The system I’m working on is indeed soul-crushingly burdened. Everyone knows this: there’s a survey every year and “crushing technical debt” is always the top complaint. I mention it to the bosses, and they go “yeah, we know.” I say we never seem to schedule time to fix it, and I’m told “you’re not in the same meetings we are.” Yeah, but I’m the one that would be fixing it, if we were fixing it, eh?
Now I’ve started actually dealing with the management by treating the debt like it’s impactful.
“How long will it take to do X?” “I can’t predict.
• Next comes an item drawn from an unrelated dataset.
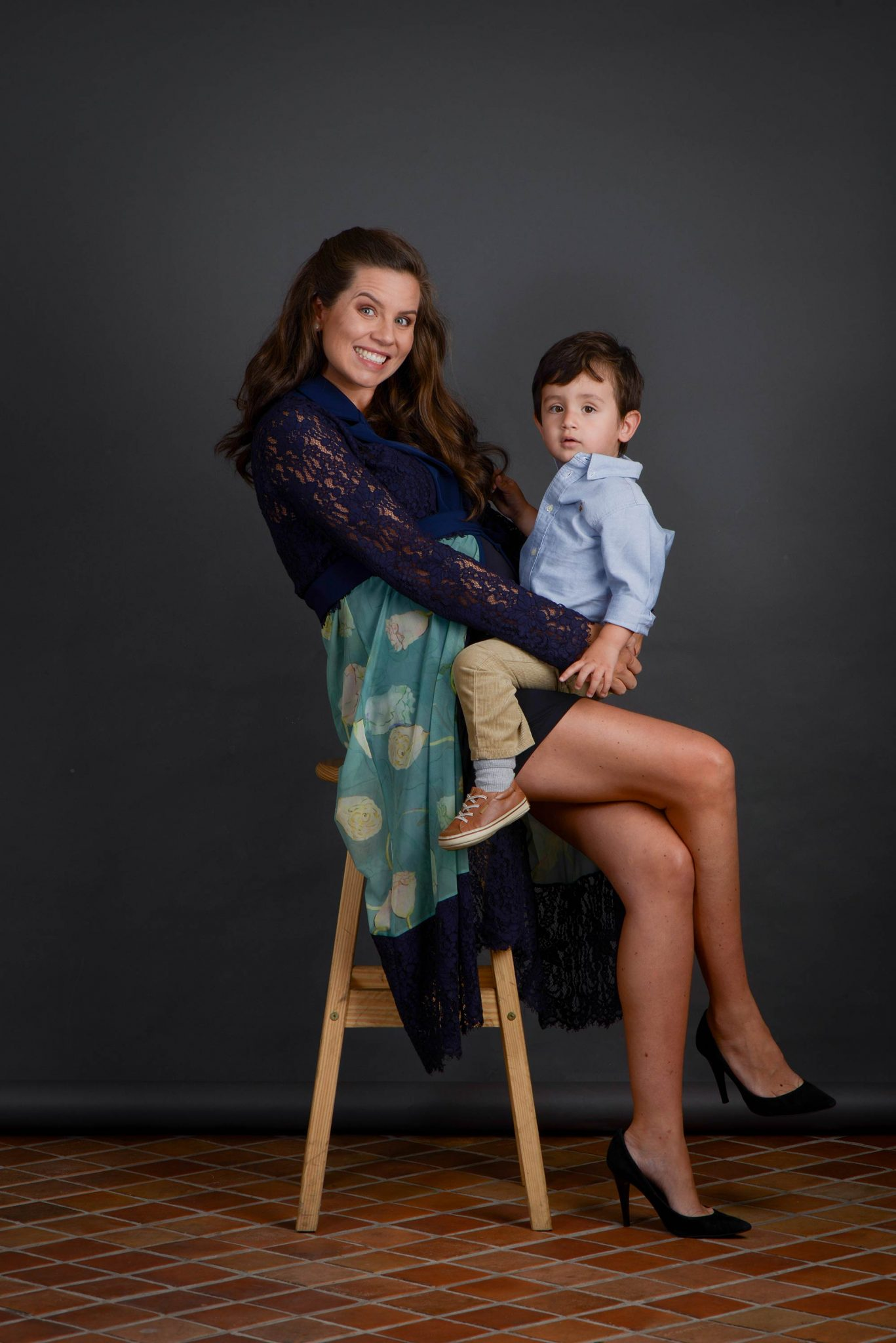 Vittoria Camargo com Joaquim e grávida de Catarina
The thing that should have taken a day last time took three weeks.”
“Why did the system break?” “Shitty architecture from the start mandated making changes that are impossible to test, and our tests are so flakey it’s impossible to tell whether anything’s broken, so we pushed it out to prod and waited to see who complained about which feature.”
Without something like that, management never actually feels the pain, never understands that it’s not just something hard they’re asking for, but an interlocking tangle of shortcuts that make things 100x as hard to accomplish as they should be.
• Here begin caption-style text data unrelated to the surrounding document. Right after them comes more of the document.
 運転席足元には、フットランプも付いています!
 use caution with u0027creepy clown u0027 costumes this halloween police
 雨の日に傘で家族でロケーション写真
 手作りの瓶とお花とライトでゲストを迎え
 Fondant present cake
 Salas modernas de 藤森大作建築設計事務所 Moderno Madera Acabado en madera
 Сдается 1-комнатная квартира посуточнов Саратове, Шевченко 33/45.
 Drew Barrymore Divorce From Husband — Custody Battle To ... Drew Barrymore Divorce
Oh, I understand this so much. . I am A data analyst who does a lot of programming. We automate Excel spreadsheets and databases tools and stuff using VBA and Python and SQL. The guy before me was not a programmer at all as is often the case in people who develop automated Excel spreadsheets with VBA. Every tool that the client has asked me to update is so horrible that I can’t even Trace through the code To figure out where I can insert a feature. It’s like a puzzle that has no logical solution.
Some of the code has variables that are sprinkled all over that have the same name and then he just repurposes them with new names. I swear all over the code There are blocks that look like this:
Instead of using modular functions and subroutines, every single function is repeated over and over with small modifications made. Because of that the code base is probably 30 times longer than it should be.
The worst part is throughout the code there are comments saying this should be fixed or that should be made better, but it was never done.
I like my job for several reasons, but this code I have to work with causes me to think about quitting probably every month or two.